Rewrite the rows below as a JSON list of strings, one string per line of caption text and no blank lines. Include only the text, not the pictures.

-- Opening Marker --

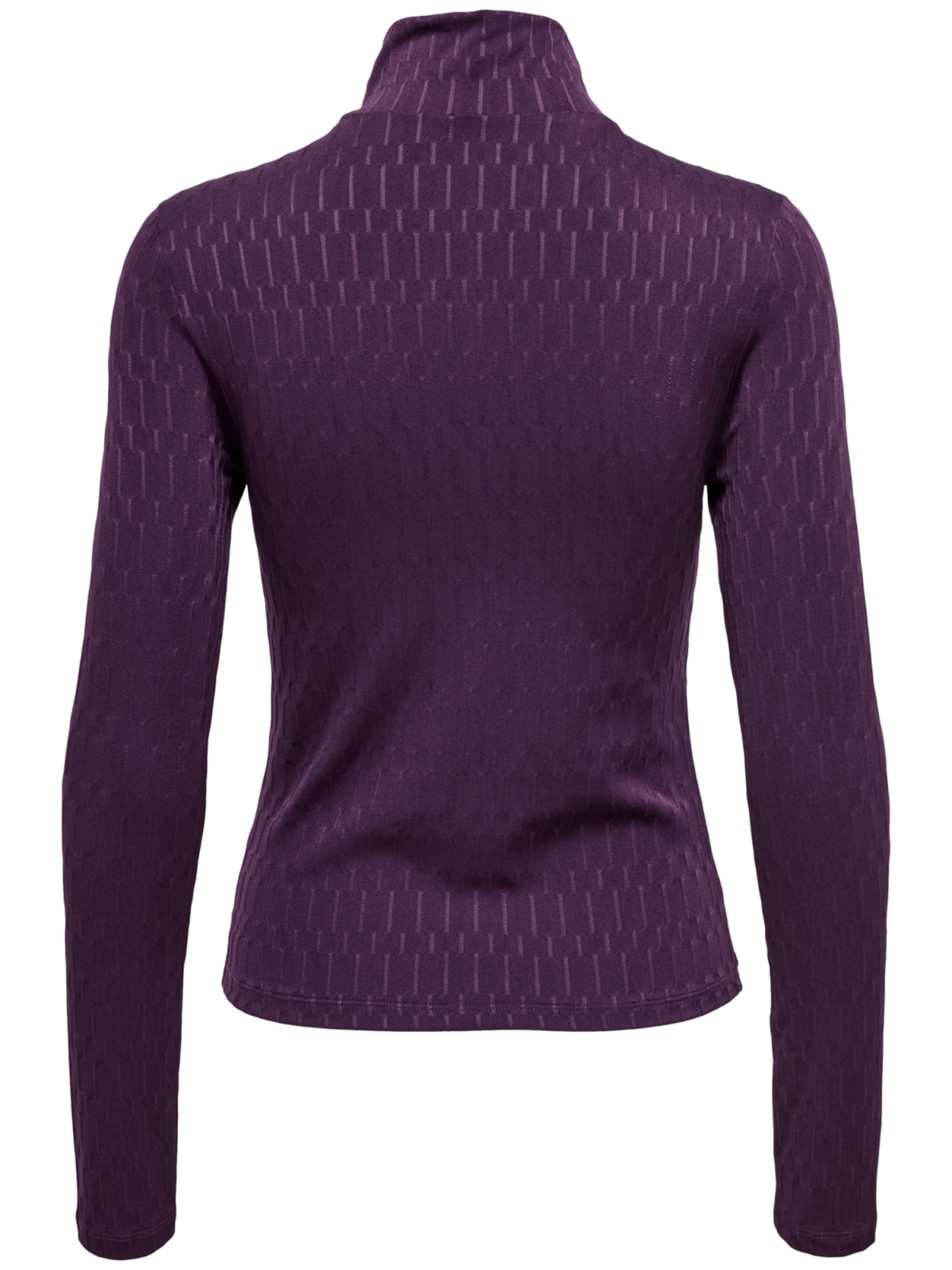 Maglietta di ONLY PLAY in lilla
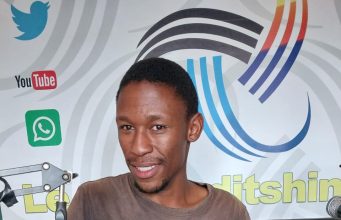Radio is Kabelo Tau’s First Love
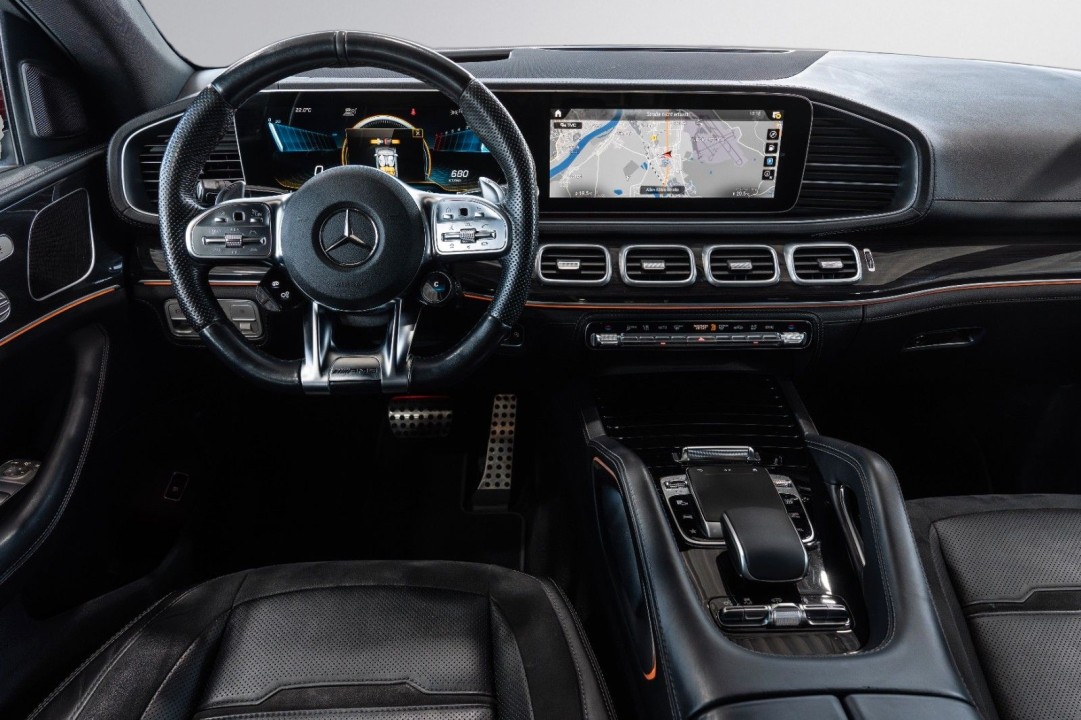 Mercedes-Benz GLE Coupé 63 AMG 4MATIC+ - foto 12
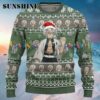 Demon Slayer Sanemi Shinazugawa Anime Ugly Christmas Sweater Ugly Sweater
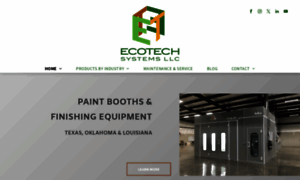 Ecotechsystems.net thumbnail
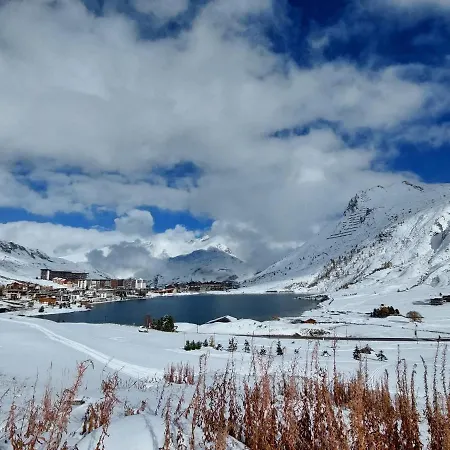 Apartment Les Tommeuses - Val Claret-29 By Interhome Tignes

-- Closing Marker --

[Answer below]
[
  " Maglietta di ONLY PLAY in lilla",
  "Radio is Kabelo Tau’s First Love",
  " Mercedes-Benz GLE Coupé 63 AMG 4MATIC+ - foto 12",
  " Demon Slayer Sanemi Shinazugawa Anime Ugly Christmas Sweater Ugly Sweater",
  " Ecotechsystems.net thumbnail",
  " Apartment Les Tommeuses - Val Claret-29 By Interhome Tignes"
]